La paralysie politique aux États-Unis, la plus longue de l’histoire, a des conséquences directes sur l’économie. Le Congressional Budget Office estime que cette situation pourrait réduire la croissance annuelle du quatrième trimestre de 1,0 % à 2,0 %, selon la date de résolution du blocage.
La livre sterling (GBP) a rebondi, dépassant légèrement le seuil de 1,30 $ US (environ 1,20 €) après une semaine difficile. Les marchés attendent avec attention le rapport sur l’emploi britannique de septembre, qui sera publié cette semaine, notamment après la décision serrée de 5 voix contre 4 de la Banque d’Angleterre (BoE) de maintenir son taux directeur à 4,00 %.

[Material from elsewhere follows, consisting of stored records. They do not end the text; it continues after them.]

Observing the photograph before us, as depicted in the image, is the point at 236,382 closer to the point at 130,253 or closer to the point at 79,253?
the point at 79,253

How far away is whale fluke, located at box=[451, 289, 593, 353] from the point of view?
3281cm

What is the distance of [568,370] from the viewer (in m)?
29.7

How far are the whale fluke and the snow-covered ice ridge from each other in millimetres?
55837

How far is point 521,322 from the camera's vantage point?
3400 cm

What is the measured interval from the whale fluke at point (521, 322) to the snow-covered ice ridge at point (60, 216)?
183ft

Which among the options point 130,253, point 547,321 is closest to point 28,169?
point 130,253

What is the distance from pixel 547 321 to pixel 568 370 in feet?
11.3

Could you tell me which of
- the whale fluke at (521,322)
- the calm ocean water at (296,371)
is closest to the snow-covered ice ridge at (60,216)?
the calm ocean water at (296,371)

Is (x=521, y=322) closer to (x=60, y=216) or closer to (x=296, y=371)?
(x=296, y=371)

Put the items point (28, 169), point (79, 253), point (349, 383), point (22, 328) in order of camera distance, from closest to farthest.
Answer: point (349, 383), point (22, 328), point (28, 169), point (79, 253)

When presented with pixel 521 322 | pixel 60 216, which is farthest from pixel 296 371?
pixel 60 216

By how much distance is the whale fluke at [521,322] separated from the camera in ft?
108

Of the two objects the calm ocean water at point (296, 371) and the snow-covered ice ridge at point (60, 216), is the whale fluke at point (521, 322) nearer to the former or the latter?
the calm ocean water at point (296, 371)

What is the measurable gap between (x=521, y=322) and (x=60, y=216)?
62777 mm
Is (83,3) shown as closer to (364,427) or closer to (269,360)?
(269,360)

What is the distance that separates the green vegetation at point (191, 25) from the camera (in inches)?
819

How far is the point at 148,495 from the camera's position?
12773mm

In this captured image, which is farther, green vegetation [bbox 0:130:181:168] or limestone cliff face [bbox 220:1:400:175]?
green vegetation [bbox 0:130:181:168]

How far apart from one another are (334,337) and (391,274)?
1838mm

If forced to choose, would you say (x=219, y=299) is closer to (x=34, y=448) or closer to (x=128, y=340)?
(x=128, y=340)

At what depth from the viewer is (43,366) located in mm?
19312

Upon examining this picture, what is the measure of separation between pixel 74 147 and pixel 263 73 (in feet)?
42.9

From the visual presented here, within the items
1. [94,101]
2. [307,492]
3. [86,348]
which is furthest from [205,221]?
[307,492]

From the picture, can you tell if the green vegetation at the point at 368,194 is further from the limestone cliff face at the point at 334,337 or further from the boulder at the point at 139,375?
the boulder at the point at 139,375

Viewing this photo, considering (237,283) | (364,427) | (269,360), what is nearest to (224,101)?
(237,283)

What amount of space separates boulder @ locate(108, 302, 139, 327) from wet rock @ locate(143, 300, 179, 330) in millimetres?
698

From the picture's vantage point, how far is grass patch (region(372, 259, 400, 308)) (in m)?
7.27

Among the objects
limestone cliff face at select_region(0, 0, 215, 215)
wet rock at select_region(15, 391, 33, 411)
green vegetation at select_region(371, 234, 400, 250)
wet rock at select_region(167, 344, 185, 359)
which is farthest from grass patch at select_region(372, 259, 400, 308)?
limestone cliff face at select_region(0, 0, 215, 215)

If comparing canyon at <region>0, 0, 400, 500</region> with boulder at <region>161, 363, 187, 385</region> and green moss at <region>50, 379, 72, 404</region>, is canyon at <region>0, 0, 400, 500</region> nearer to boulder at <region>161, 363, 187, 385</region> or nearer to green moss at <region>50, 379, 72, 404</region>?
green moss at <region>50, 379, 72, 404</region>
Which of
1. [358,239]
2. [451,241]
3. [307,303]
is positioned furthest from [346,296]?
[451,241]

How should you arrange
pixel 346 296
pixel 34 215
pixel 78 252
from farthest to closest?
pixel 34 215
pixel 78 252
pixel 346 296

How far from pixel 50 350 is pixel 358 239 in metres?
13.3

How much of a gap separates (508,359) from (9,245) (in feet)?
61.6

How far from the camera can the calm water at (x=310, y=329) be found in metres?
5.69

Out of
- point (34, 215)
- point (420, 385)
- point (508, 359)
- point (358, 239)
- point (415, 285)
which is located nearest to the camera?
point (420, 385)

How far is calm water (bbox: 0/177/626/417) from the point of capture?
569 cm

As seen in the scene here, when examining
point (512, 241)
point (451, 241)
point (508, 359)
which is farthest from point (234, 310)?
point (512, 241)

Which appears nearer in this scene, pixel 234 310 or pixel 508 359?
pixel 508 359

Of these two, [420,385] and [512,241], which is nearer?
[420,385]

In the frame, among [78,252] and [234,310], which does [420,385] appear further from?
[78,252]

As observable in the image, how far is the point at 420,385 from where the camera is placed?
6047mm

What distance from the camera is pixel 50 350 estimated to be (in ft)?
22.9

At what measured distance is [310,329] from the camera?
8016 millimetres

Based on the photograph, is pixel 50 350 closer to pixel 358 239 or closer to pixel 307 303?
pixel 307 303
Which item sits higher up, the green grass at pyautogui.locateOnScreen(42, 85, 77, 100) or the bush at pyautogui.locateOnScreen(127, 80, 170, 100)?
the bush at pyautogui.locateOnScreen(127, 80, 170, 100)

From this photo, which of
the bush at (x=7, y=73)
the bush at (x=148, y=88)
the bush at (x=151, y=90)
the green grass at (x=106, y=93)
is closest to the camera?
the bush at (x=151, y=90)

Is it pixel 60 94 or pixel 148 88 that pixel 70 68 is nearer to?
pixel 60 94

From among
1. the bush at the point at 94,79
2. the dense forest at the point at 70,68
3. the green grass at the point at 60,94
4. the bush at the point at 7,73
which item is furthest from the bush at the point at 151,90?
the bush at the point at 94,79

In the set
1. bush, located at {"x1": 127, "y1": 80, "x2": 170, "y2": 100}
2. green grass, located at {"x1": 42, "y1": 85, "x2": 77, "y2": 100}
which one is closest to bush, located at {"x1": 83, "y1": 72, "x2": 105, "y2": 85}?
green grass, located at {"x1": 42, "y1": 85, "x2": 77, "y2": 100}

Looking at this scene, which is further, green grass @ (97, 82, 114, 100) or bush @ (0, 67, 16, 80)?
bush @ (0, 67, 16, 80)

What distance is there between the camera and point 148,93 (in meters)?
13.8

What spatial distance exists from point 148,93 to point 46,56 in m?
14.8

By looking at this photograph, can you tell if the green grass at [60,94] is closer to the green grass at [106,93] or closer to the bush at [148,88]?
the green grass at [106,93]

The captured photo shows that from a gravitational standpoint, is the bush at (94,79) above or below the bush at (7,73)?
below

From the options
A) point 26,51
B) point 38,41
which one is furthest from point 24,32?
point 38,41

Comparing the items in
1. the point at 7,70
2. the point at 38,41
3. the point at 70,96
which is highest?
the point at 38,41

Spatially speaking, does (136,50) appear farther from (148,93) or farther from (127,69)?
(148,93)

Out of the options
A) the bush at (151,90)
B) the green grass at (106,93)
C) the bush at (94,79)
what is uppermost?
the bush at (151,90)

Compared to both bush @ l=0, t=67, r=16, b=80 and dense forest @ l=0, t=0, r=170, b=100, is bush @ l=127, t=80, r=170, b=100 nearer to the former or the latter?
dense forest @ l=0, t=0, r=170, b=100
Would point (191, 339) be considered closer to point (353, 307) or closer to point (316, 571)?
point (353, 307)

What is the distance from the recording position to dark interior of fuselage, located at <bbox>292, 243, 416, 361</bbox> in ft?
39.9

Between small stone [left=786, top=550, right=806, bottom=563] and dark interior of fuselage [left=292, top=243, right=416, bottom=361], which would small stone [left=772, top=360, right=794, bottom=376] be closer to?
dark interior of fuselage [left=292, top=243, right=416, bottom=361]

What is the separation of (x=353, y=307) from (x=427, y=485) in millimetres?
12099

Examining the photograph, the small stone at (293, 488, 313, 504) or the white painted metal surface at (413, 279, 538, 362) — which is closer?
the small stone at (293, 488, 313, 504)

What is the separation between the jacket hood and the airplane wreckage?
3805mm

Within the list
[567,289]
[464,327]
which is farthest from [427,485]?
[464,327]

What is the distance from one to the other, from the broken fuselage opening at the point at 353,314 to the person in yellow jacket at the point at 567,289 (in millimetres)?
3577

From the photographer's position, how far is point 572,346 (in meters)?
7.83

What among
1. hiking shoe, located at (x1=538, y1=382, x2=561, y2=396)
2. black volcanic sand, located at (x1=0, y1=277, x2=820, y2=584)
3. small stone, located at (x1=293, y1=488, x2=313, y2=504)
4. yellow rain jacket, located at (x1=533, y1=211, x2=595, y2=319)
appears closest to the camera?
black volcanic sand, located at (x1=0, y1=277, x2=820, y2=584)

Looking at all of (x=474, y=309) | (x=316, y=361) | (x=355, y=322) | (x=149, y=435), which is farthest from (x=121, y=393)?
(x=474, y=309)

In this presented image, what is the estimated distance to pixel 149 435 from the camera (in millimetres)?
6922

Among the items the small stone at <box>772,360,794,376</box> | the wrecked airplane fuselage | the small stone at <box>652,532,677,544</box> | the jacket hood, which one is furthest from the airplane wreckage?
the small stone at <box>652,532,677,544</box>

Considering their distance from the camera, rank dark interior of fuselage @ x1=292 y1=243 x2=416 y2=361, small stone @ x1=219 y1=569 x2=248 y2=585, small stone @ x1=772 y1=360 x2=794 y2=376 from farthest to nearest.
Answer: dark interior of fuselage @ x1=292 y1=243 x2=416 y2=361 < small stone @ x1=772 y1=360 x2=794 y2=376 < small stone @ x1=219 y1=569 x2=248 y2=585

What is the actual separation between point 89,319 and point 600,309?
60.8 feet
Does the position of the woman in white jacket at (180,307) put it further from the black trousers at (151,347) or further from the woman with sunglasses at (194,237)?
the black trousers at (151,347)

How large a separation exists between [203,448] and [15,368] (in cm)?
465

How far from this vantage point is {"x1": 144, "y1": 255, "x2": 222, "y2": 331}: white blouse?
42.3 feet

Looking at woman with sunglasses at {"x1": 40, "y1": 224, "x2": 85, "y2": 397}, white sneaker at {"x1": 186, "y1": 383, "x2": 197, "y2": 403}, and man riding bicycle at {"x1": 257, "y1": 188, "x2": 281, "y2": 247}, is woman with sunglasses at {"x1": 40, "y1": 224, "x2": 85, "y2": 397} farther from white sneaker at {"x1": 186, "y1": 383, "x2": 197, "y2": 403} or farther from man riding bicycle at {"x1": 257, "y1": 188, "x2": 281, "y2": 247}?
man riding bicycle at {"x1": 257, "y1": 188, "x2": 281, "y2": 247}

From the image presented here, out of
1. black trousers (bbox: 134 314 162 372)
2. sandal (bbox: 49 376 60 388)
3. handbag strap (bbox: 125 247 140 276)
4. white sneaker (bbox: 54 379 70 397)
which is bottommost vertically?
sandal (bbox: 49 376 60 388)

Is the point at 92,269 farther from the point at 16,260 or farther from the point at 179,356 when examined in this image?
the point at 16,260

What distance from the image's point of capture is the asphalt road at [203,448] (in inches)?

L’activité économique au Royaume-Uni reste atone, avec un ralentissement du marché du travail et de la croissance des salaires. Les marchés financiers anticipent un assouplissement monétaire d’environ 0,14 point de pourcentage lors de la réunion de décembre (probabilité de 60 %). Les prévisions tablent sur une augmentation de l’inflation à 4,9 %, contre 4,8 %, avec une croissance des salaires modérée. Andrew Bailey, gouverneur de la BoE, a précisé que de nouvelles mesures dépendront des prochains chiffres de l’inflation, confirmant la tendance à la modération observée en septembre.
Des données économiques britanniques plus solides que prévu pourraient inciter à un durcissement de la politique monétaire, soutenant ainsi la livre sterling. À l’inverse, des chiffres décevants pourraient entraîner une réévaluation, ouvrant la voie à une baisse des taux et pesant sur la devise.
Sur le marché des changes GBP/USD, les analystes surveillent une configuration technique particulière, avec une zone de demande entre 1,2871 $ US et 1,3016 $ US (environ 1,20 € et 1,18 €) et la formation d’un schéma haussier AB=CD à 1,3078 $ US (environ 1,19 €). Les objectifs de prix potentiels se situent à 1,3307 $ US et 1,3491 $ US (environ 1,22 € et 1,24 €), correspondant respectivement aux ratios de retracement de Fibonacci de 38,2 % et 61,8 %.
Enfin, le rapport sur l’emploi australien d’octobre, publié jeudi, sera également scruté. Les prévisions tablent sur un taux de chômage en baisse à 4,4 %, contre 4,5 % en septembre, et une création de 20 000 emplois, contre 14 900 le mois précédent. Ces chiffres, ainsi qu’une pression inflationniste persistante, ont incité la Banque de réserve d’Australie (RBA) à maintenir son taux directeur inchangé à 3,60 % pour la deuxième réunion consécutive. Les marchés anticipent actuellement moins de 0,05 point de pourcentage de baisses de taux lors de la réunion de décembre.
Une croissance de l’emploi plus faible et une augmentation du chômage pourraient signaler un environnement de stagflation, où le ralentissement de la croissance coexiste avec une inflation tenace, ce qui pourrait peser sur le dollar australien. À l’inverse, une forte création d’emplois et une baisse du chômage pourraient stimuler la devise, mais ce rally pourrait être de courte durée compte tenu des positions actuelles du marché.